Do you think David and Jonathan would be accurately described as homosexual? I don't think it was at all. Kissing is something men do all over the world (italy, russia etc.) and its not erotic. With the reference that their love surpassed that of a woman, I think its not a principle for all people (I sensed you implied this in an earlier comment), but an incidental/particular statement that David had never loved a woman as he loved Jonathan, which could say something about David's deficiency in not loving his wife (wives) as himself.
Actually, if we apply the golden rule, we will and should love our neighbors as David loved Jonathan. If thats true, then they are an example of neighbor-love, and have nothing to do with the modern concept of homosexuality as a sexual attraction.

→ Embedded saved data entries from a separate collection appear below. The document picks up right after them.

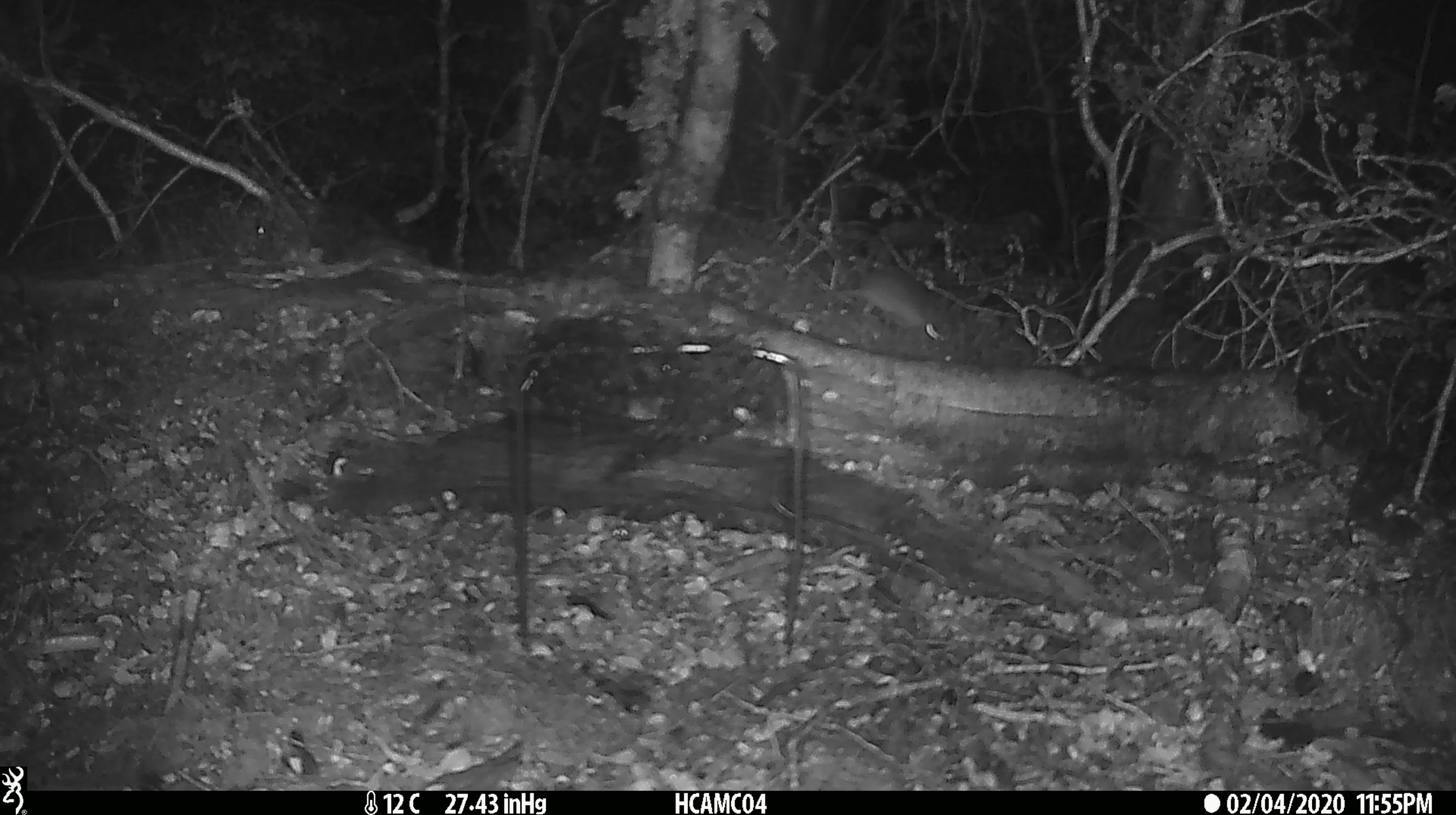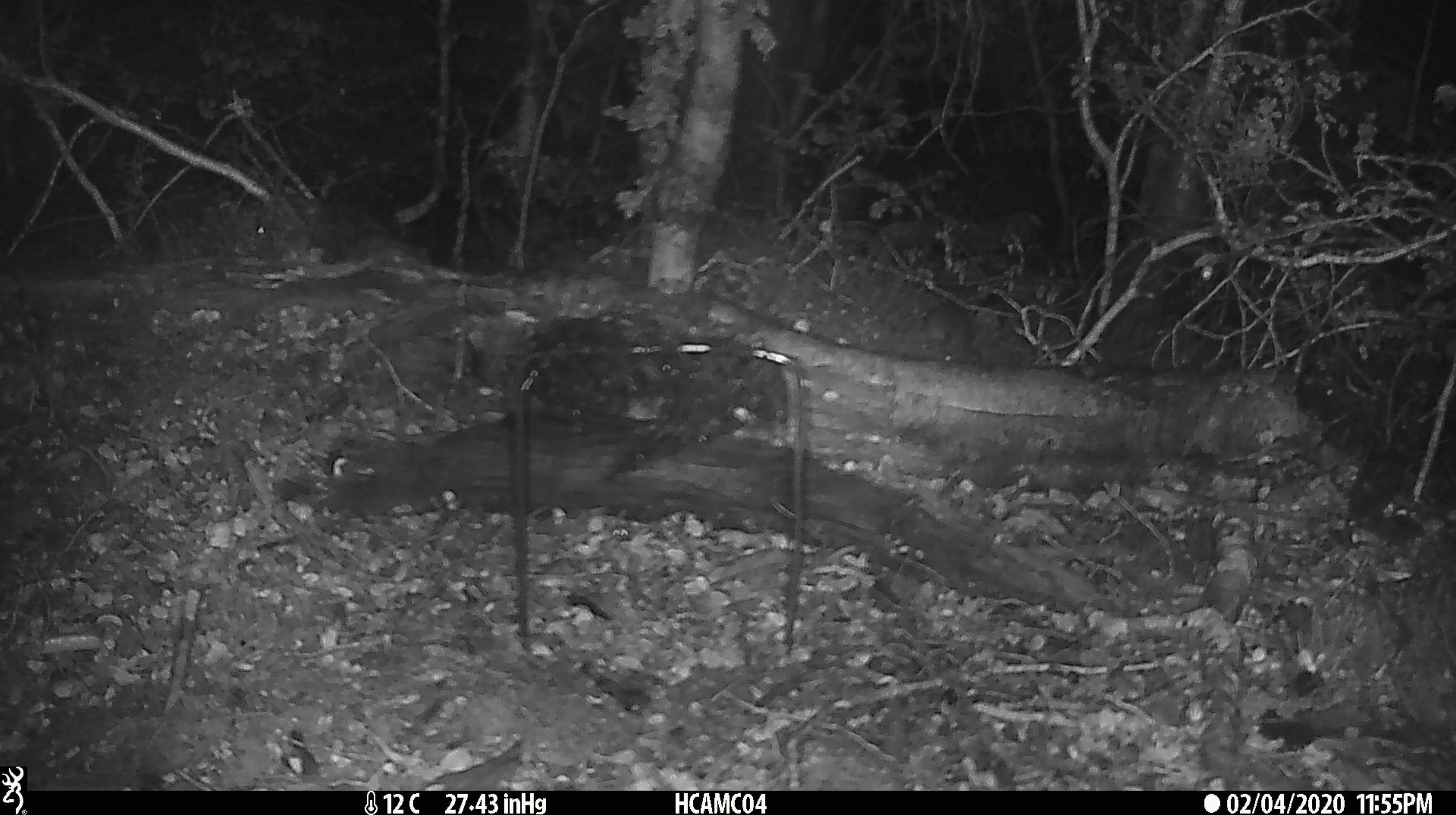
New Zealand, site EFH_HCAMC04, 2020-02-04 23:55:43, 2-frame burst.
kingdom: Animalia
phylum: Chordata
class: Mammalia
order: Rodentia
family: Muridae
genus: Mus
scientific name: Mus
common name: mouse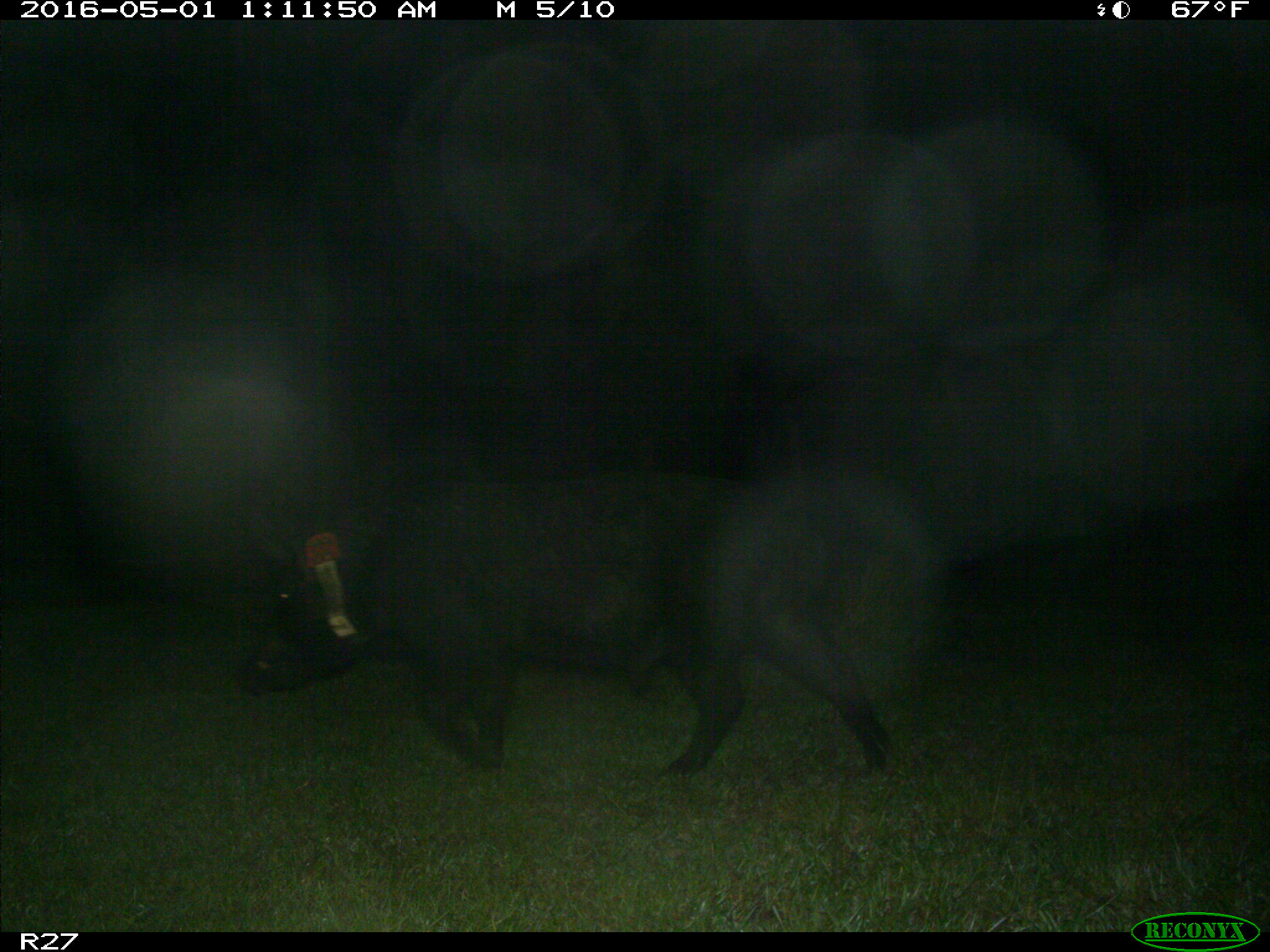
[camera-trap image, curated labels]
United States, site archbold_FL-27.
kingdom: Animalia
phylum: Chordata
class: Mammalia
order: Artiodactyla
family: Suidae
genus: Sus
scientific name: Sus scrofa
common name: wild boar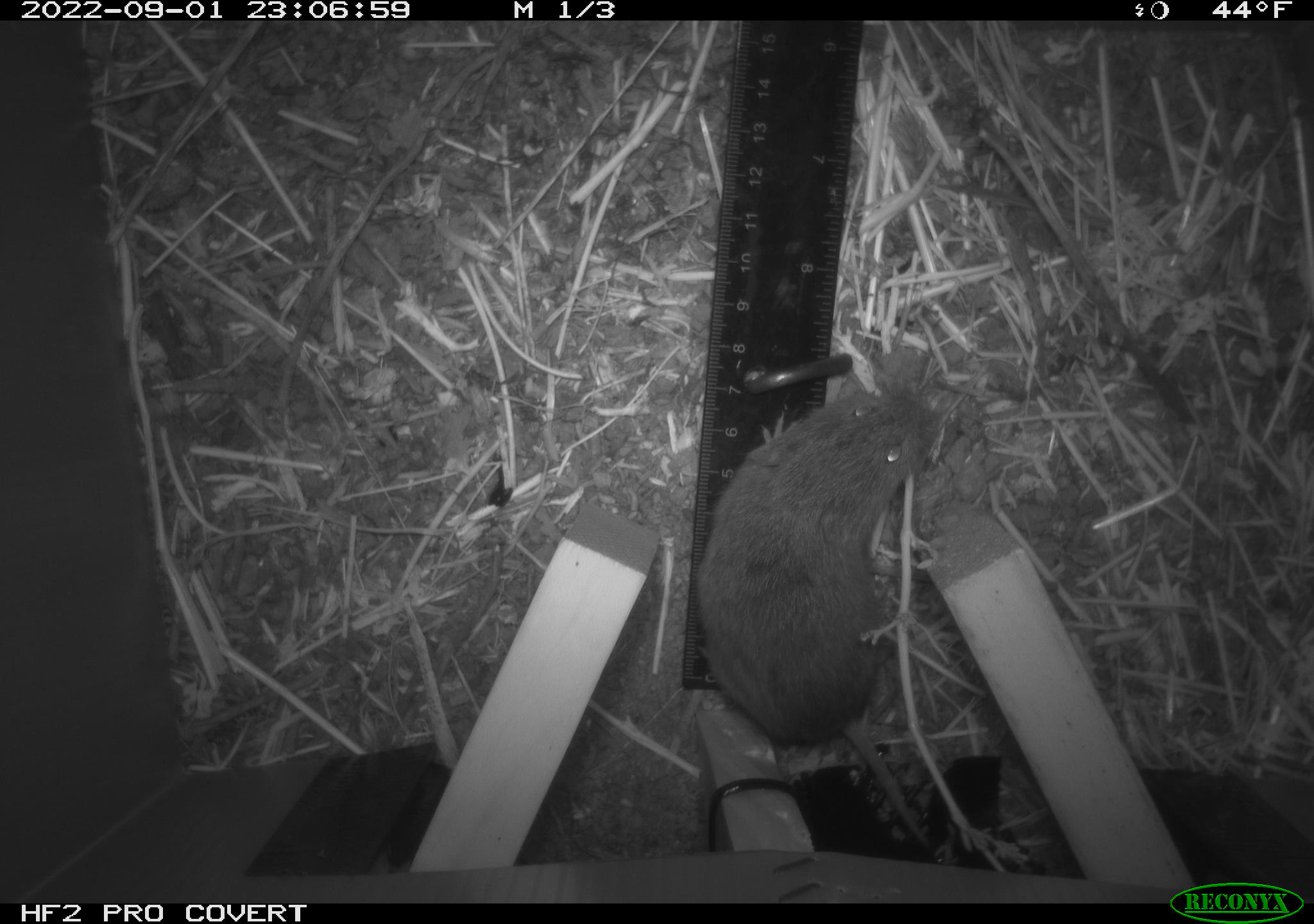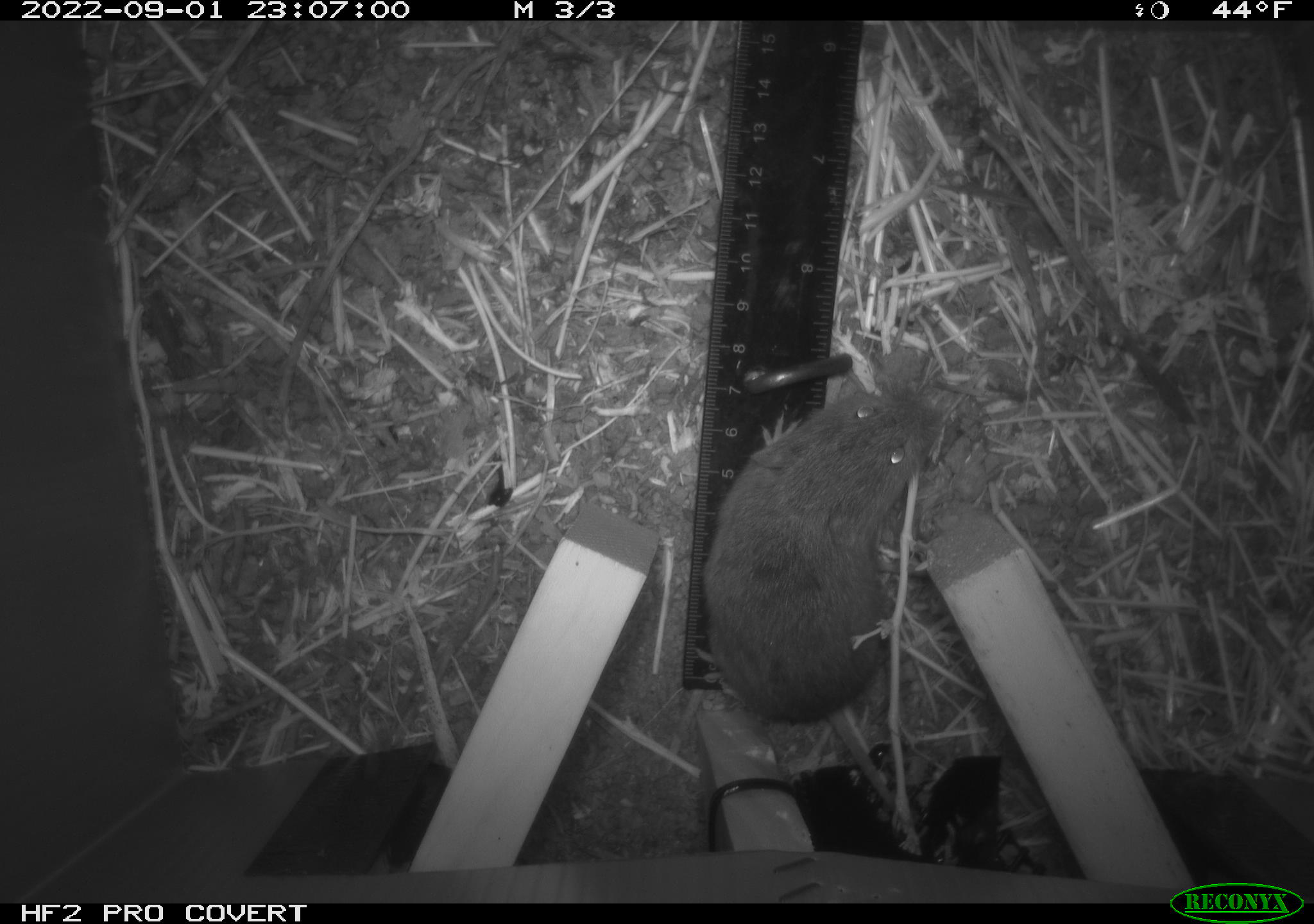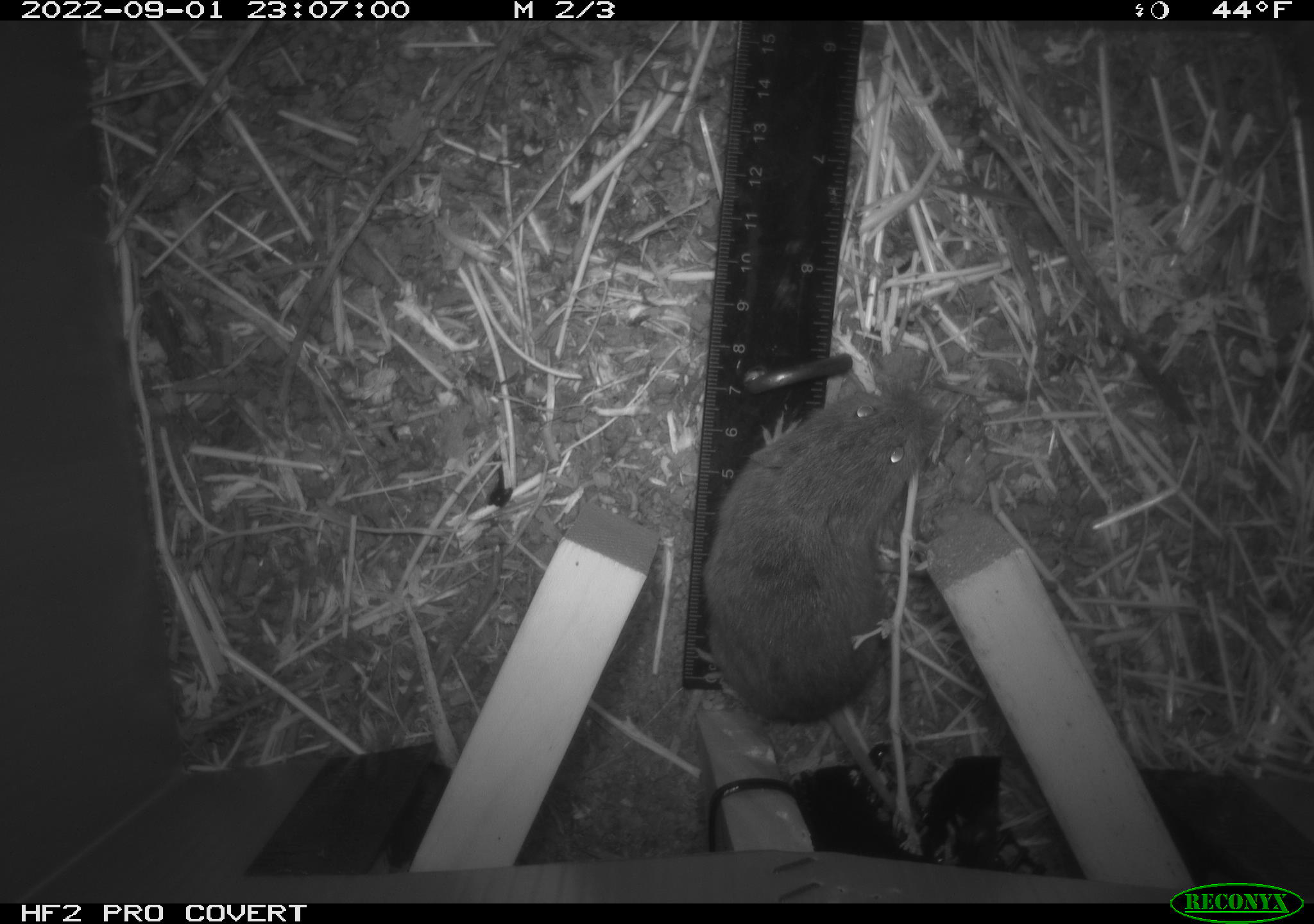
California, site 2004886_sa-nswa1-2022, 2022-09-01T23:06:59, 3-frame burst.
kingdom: Animalia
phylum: Chordata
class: Mammalia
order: Rodentia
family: Cricetidae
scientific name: Cricetidae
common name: hamsters, voles, lemmings, and allies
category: cricetidae family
Cricetidae family (hamsters, voles, lemmings, and allies) (Cricetidae).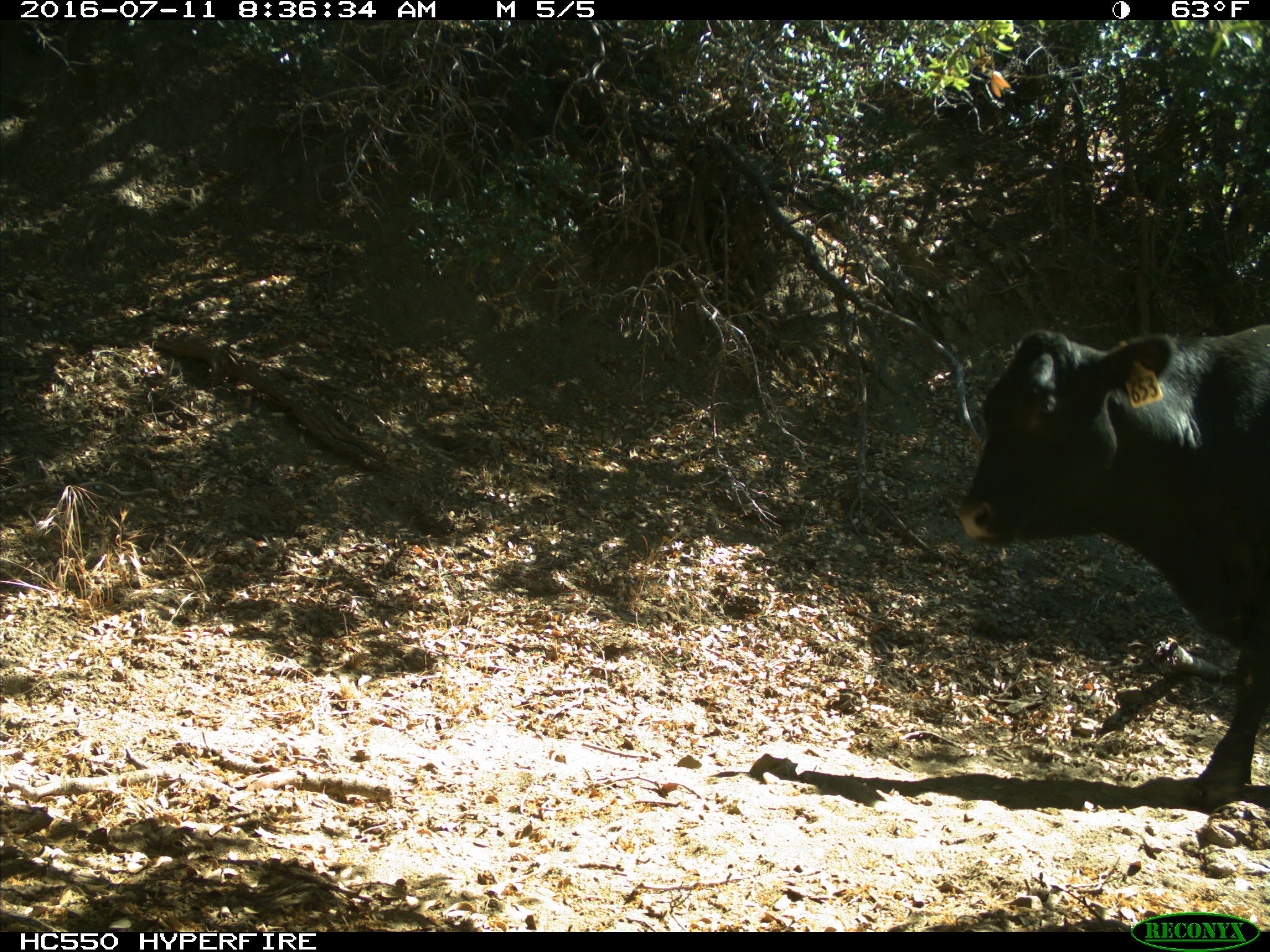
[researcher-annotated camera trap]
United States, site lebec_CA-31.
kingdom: Animalia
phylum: Chordata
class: Mammalia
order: Artiodactyla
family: Bovidae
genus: Bos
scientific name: Bos taurus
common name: domestic cow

Scripture definitely doesn't come out and say you need to do xyz to be married, but I don't think that what is done and required right now for marriage is unbiblical or bad at all, though there is often a lack of things (like pastors not doing premarital or knowing the sins of the couple) that should be done. It would be nice to read a good book about defining marriage as food for thought.
I hope we're understanding each other more. Looking forward to your reply.
Also, I admit that sometimes I do differ with/dislike Mohler's approach at certain times to certain subjects, but he's definitely not trying to sling mud around with what he said.